• [Required task 1] According to the earnings call excerpt below, how many gross wells were in various stages of drilling and completion at the end of the second quarter?

Coming off a more Drilling program in the first half of the year, we had an additional 42 gross wells in various stages of drilling and completion at the end of the second quarter. These wells will be turned online throughout the second half of the year and will translate to additional production growth Throughout the remainder of the year. At current prices, we are approximately 1 times debt to EBITDA leverage ratio today. And as you can see from tables on this slide, by the end of this year, we should be under one turn of leverage and generating $1,100,000,000 of cash flow on an annual run rate basis utilizing $80 oil. Now turning to the next page, Slide 5.

• [Record set]
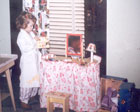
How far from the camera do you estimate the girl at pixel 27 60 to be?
3.81 m

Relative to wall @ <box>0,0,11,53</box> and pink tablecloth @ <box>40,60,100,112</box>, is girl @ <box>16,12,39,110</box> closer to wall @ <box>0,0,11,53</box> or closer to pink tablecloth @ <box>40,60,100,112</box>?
pink tablecloth @ <box>40,60,100,112</box>

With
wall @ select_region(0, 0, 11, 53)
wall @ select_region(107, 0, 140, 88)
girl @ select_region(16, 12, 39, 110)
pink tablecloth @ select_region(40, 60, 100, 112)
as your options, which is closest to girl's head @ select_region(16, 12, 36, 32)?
girl @ select_region(16, 12, 39, 110)

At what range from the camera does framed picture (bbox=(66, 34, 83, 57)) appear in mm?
3738

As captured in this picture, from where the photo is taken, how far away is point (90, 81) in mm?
3555

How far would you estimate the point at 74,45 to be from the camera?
3.77 meters

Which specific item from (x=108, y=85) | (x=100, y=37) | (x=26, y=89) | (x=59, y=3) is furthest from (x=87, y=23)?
(x=26, y=89)

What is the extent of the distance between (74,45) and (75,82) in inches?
21.0

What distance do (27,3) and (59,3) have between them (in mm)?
714

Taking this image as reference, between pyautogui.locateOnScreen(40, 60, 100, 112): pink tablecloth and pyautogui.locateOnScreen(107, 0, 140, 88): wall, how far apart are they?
1006mm

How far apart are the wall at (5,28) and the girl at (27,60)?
1518 mm

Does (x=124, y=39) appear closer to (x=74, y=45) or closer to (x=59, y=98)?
(x=74, y=45)

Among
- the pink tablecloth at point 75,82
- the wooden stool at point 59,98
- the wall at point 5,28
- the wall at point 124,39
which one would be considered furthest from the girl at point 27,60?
the wall at point 5,28

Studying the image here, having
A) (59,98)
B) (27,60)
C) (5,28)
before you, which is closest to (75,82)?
(59,98)

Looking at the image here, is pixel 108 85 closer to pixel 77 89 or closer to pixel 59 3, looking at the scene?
pixel 77 89
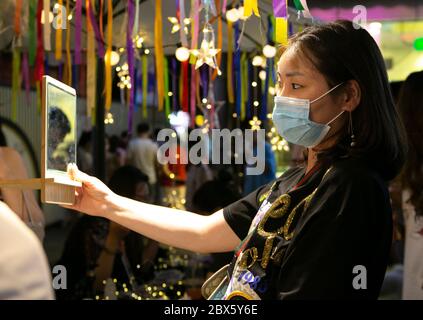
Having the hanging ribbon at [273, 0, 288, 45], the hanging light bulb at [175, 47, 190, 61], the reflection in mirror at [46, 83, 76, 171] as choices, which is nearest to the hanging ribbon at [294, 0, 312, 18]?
the hanging ribbon at [273, 0, 288, 45]

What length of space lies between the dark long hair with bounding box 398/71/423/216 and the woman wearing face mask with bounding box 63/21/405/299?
1.73 m

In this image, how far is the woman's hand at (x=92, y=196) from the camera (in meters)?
2.01

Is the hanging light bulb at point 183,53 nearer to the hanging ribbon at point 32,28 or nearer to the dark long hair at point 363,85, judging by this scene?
the hanging ribbon at point 32,28

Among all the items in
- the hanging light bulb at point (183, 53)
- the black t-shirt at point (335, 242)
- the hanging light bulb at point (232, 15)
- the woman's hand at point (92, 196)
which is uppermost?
the hanging light bulb at point (232, 15)

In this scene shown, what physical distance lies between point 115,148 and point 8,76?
1.50 metres

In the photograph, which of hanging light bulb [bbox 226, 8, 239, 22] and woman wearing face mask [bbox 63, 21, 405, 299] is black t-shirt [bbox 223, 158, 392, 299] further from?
hanging light bulb [bbox 226, 8, 239, 22]

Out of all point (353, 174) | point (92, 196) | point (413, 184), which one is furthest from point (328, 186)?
point (413, 184)

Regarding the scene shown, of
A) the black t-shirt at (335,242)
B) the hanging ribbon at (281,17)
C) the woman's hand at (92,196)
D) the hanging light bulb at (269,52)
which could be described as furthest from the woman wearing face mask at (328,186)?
the hanging light bulb at (269,52)

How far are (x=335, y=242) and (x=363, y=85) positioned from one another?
38 cm

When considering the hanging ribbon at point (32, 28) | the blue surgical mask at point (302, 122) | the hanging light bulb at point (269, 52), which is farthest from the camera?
the hanging light bulb at point (269, 52)

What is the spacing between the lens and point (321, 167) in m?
1.62

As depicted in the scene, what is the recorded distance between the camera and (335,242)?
1461 mm

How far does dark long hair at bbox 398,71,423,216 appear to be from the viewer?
3432 millimetres

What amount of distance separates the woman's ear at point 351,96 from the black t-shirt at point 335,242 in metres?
0.16
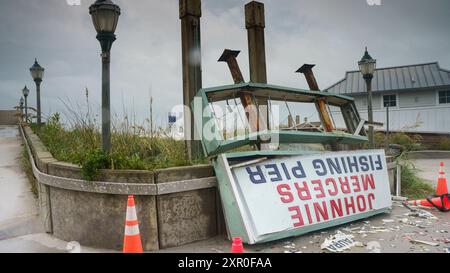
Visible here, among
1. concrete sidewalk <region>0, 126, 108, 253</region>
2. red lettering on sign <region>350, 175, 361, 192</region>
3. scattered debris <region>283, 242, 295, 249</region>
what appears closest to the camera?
scattered debris <region>283, 242, 295, 249</region>

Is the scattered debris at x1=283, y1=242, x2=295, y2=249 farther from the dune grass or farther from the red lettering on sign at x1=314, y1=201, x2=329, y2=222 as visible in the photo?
the dune grass

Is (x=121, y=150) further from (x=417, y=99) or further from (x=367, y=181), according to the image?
(x=417, y=99)

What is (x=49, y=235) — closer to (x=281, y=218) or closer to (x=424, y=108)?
(x=281, y=218)

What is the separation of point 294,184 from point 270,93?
184 centimetres

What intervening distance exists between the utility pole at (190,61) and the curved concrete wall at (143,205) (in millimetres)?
1565

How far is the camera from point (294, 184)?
480cm

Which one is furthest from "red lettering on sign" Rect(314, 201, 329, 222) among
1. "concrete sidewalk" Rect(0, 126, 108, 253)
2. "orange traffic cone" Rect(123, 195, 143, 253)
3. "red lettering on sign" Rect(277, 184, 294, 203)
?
"concrete sidewalk" Rect(0, 126, 108, 253)

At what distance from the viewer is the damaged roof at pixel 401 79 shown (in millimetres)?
24312

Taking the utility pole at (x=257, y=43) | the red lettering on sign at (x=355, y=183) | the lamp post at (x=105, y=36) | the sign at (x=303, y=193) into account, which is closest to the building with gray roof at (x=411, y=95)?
the utility pole at (x=257, y=43)

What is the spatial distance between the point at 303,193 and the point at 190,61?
3.20 metres

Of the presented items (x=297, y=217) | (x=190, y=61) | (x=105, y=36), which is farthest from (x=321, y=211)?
(x=105, y=36)

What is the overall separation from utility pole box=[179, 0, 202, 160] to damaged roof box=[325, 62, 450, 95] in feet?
74.8

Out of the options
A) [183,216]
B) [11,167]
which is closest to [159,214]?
[183,216]

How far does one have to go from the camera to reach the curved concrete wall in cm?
427
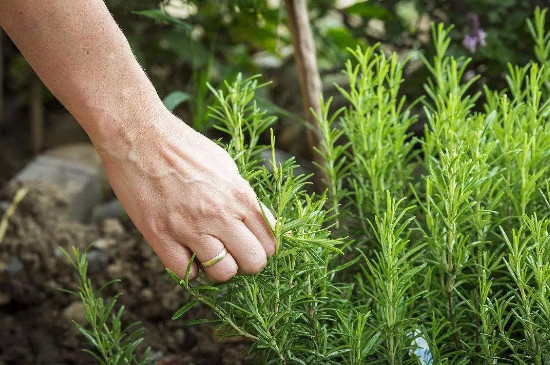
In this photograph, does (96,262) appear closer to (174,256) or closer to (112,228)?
(112,228)

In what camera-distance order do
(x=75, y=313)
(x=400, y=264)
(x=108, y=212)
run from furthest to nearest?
(x=108, y=212), (x=75, y=313), (x=400, y=264)

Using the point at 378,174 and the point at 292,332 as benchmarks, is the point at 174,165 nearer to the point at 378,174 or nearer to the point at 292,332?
the point at 292,332

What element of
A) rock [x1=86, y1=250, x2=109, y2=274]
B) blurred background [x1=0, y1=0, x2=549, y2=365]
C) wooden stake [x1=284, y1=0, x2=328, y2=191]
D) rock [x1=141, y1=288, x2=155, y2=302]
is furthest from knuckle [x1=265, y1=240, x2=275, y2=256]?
rock [x1=86, y1=250, x2=109, y2=274]

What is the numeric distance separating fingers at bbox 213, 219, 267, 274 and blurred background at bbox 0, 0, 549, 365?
52 cm

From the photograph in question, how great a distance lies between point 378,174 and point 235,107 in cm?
31

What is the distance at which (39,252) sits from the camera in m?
2.63

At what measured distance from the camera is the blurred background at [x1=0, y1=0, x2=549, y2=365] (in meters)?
2.23

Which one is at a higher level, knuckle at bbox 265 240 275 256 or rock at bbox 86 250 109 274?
knuckle at bbox 265 240 275 256

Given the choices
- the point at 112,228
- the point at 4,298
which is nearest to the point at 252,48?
the point at 112,228

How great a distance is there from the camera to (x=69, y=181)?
10.2 feet

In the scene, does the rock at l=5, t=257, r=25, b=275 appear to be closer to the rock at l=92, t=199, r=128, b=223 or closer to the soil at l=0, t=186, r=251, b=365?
the soil at l=0, t=186, r=251, b=365

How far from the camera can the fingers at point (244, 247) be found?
1.18 m

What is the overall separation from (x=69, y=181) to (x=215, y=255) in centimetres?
205

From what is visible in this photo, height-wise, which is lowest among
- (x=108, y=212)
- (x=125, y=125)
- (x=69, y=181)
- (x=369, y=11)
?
(x=108, y=212)
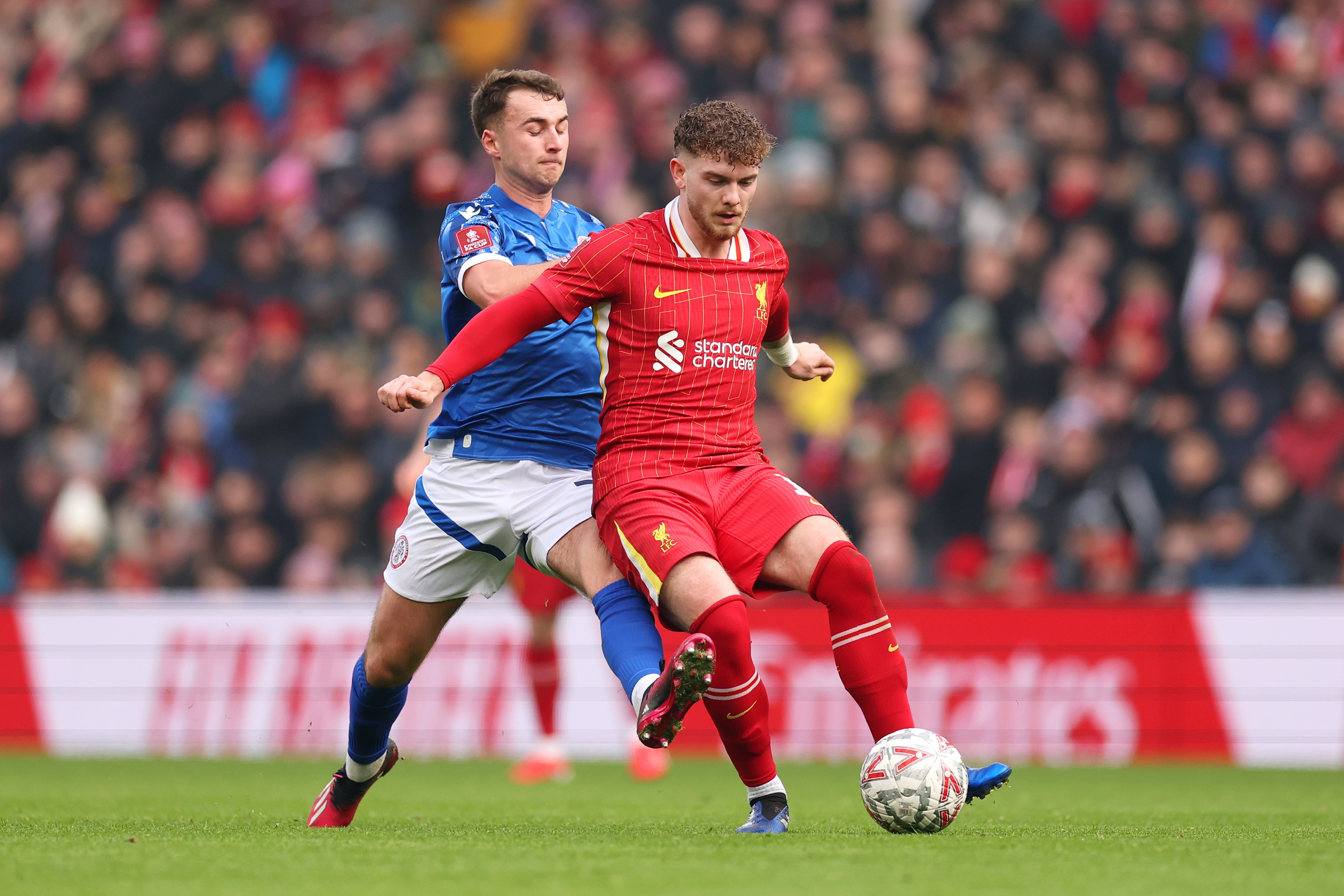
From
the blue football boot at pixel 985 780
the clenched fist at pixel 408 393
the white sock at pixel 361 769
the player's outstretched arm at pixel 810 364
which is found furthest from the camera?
the white sock at pixel 361 769

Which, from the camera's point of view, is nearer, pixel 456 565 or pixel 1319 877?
pixel 1319 877

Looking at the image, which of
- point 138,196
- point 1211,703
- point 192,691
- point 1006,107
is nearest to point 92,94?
point 138,196

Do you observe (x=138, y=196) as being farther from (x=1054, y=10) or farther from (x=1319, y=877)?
(x=1319, y=877)

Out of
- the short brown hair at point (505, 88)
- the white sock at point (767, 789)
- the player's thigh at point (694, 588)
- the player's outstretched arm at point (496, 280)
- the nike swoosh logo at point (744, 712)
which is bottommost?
the white sock at point (767, 789)

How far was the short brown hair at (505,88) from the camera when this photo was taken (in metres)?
6.27

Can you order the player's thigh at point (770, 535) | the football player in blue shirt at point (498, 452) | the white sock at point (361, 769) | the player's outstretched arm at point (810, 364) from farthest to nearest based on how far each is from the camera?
1. the white sock at point (361, 769)
2. the player's outstretched arm at point (810, 364)
3. the football player in blue shirt at point (498, 452)
4. the player's thigh at point (770, 535)

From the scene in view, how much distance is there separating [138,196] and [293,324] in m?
2.59

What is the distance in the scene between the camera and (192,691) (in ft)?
→ 37.9

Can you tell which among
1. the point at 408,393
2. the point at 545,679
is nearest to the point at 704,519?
the point at 408,393

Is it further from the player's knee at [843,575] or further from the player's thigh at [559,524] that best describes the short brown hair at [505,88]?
the player's knee at [843,575]

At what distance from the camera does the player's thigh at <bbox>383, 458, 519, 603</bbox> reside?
595 cm

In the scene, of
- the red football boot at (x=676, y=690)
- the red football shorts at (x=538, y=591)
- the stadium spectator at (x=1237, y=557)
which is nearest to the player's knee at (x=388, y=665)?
the red football boot at (x=676, y=690)

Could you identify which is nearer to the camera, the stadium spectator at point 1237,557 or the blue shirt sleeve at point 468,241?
the blue shirt sleeve at point 468,241

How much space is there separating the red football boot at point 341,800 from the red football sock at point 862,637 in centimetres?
180
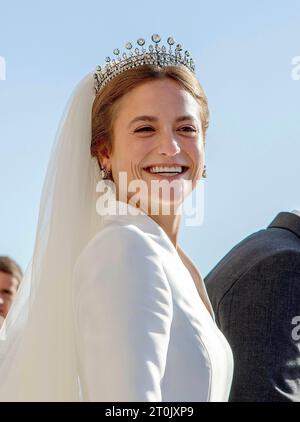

• [Required task 2] Gather every line of the records above that contains the word "knuckle", and copy each one as it appears.

• [Correct result 1] 42 gross wells.

• [Correct result 2]
is furthest from knuckle [x1=265, y1=240, x2=275, y2=256]?
Which one is at a higher level, knuckle at bbox 265 240 275 256 or rock at bbox 86 250 109 274?
knuckle at bbox 265 240 275 256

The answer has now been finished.